INSTRUCTIONS FOR THE TASK. Retype every line of the data, keeping each word exactly.

Content starts

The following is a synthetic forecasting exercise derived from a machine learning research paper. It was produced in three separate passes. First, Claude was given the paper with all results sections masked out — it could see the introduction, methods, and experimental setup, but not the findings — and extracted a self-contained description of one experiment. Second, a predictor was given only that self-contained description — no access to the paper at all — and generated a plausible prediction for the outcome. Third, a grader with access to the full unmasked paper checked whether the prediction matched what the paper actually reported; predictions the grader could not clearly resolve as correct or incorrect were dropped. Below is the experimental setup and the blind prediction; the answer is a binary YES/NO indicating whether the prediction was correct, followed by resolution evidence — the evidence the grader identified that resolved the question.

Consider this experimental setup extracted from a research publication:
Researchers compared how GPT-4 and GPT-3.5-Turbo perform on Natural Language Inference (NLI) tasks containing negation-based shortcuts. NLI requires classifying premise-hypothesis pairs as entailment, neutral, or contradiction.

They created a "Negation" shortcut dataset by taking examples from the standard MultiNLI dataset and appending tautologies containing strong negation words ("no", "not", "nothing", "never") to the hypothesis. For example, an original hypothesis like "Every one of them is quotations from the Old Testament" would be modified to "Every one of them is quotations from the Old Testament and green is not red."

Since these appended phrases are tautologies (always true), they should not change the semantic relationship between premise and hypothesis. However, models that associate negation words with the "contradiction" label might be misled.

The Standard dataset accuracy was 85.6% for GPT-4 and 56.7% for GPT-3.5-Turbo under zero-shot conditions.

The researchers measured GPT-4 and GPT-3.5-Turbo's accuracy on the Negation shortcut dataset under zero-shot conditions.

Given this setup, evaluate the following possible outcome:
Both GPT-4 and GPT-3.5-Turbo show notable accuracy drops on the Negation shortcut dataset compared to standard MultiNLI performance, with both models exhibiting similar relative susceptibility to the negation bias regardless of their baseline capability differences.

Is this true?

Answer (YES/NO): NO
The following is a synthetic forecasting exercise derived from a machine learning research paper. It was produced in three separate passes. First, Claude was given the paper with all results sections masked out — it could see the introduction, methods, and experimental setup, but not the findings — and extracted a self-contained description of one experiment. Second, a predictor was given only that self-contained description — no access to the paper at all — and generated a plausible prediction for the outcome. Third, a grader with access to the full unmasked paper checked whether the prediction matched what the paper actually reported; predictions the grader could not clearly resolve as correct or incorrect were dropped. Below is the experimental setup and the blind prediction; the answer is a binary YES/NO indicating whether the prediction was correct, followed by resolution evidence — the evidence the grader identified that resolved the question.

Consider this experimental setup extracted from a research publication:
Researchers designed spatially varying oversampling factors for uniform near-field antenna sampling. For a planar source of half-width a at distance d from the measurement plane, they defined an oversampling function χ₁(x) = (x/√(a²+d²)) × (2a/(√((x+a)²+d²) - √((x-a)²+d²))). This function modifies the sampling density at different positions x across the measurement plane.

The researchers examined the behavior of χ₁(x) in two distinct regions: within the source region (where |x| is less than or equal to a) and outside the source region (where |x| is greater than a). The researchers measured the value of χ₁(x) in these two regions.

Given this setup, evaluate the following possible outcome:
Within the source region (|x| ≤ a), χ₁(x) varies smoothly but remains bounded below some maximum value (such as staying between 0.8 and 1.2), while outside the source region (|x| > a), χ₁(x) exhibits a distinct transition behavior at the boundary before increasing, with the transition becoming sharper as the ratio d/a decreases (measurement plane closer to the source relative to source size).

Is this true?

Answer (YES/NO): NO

Content ends

OUTPUT FOR THIS TASK.
The following is a synthetic forecasting exercise derived from a machine learning research paper. It was produced in three separate passes. First, Claude was given the paper with all results sections masked out — it could see the introduction, methods, and experimental setup, but not the findings — and extracted a self-contained description of one experiment. Second, a predictor was given only that self-contained description — no access to the paper at all — and generated a plausible prediction for the outcome. Third, a grader with access to the full unmasked paper checked whether the prediction matched what the paper actually reported; predictions the grader could not clearly resolve as correct or incorrect were dropped. Below is the experimental setup and the blind prediction; the answer is a binary YES/NO indicating whether the prediction was correct, followed by resolution evidence — the evidence the grader identified that resolved the question.

Consider this experimental setup extracted from a research publication:
Researchers compared how GPT-4 and GPT-3.5-Turbo perform on Natural Language Inference (NLI) tasks containing negation-based shortcuts. NLI requires classifying premise-hypothesis pairs as entailment, neutral, or contradiction.

They created a "Negation" shortcut dataset by taking examples from the standard MultiNLI dataset and appending tautologies containing strong negation words ("no", "not", "nothing", "never") to the hypothesis. For example, an original hypothesis like "Every one of them is quotations from the Old Testament" would be modified to "Every one of them is quotations from the Old Testament and green is not red."

Since these appended phrases are tautologies (always true), they should not change the semantic relationship between premise and hypothesis. However, models that associate negation words with the "contradiction" label might be misled.

The Standard dataset accuracy was 85.6% for GPT-4 and 56.7% for GPT-3.5-Turbo under zero-shot conditions.

The researchers measured GPT-4 and GPT-3.5-Turbo's accuracy on the Negation shortcut dataset under zero-shot conditions.

Given this setup, evaluate the following possible outcome:
Both GPT-4 and GPT-3.5-Turbo show notable accuracy drops on the Negation shortcut dataset compared to standard MultiNLI performance, with both models exhibiting similar relative susceptibility to the negation bias regardless of their baseline capability differences.

Is this true?

Answer (YES/NO): NO
The following is a synthetic forecasting exercise derived from a machine learning research paper. It was produced in three separate passes. First, Claude was given the paper with all results sections masked out — it could see the introduction, methods, and experimental setup, but not the findings — and extracted a self-contained description of one experiment. Second, a predictor was given only that self-contained description — no access to the paper at all — and generated a plausible prediction for the outcome. Third, a grader with access to the full unmasked paper checked whether the prediction matched what the paper actually reported; predictions the grader could not clearly resolve as correct or incorrect were dropped. Below is the experimental setup and the blind prediction; the answer is a binary YES/NO indicating whether the prediction was correct, followed by resolution evidence — the evidence the grader identified that resolved the question.

Consider this experimental setup extracted from a research publication:
Researchers designed spatially varying oversampling factors for uniform near-field antenna sampling. For a planar source of half-width a at distance d from the measurement plane, they defined an oversampling function χ₁(x) = (x/√(a²+d²)) × (2a/(√((x+a)²+d²) - √((x-a)²+d²))). This function modifies the sampling density at different positions x across the measurement plane.

The researchers examined the behavior of χ₁(x) in two distinct regions: within the source region (where |x| is less than or equal to a) and outside the source region (where |x| is greater than a). The researchers measured the value of χ₁(x) in these two regions.

Given this setup, evaluate the following possible outcome:
Within the source region (|x| ≤ a), χ₁(x) varies smoothly but remains bounded below some maximum value (such as staying between 0.8 and 1.2), while outside the source region (|x| > a), χ₁(x) exhibits a distinct transition behavior at the boundary before increasing, with the transition becoming sharper as the ratio d/a decreases (measurement plane closer to the source relative to source size).

Is this true?

Answer (YES/NO): NO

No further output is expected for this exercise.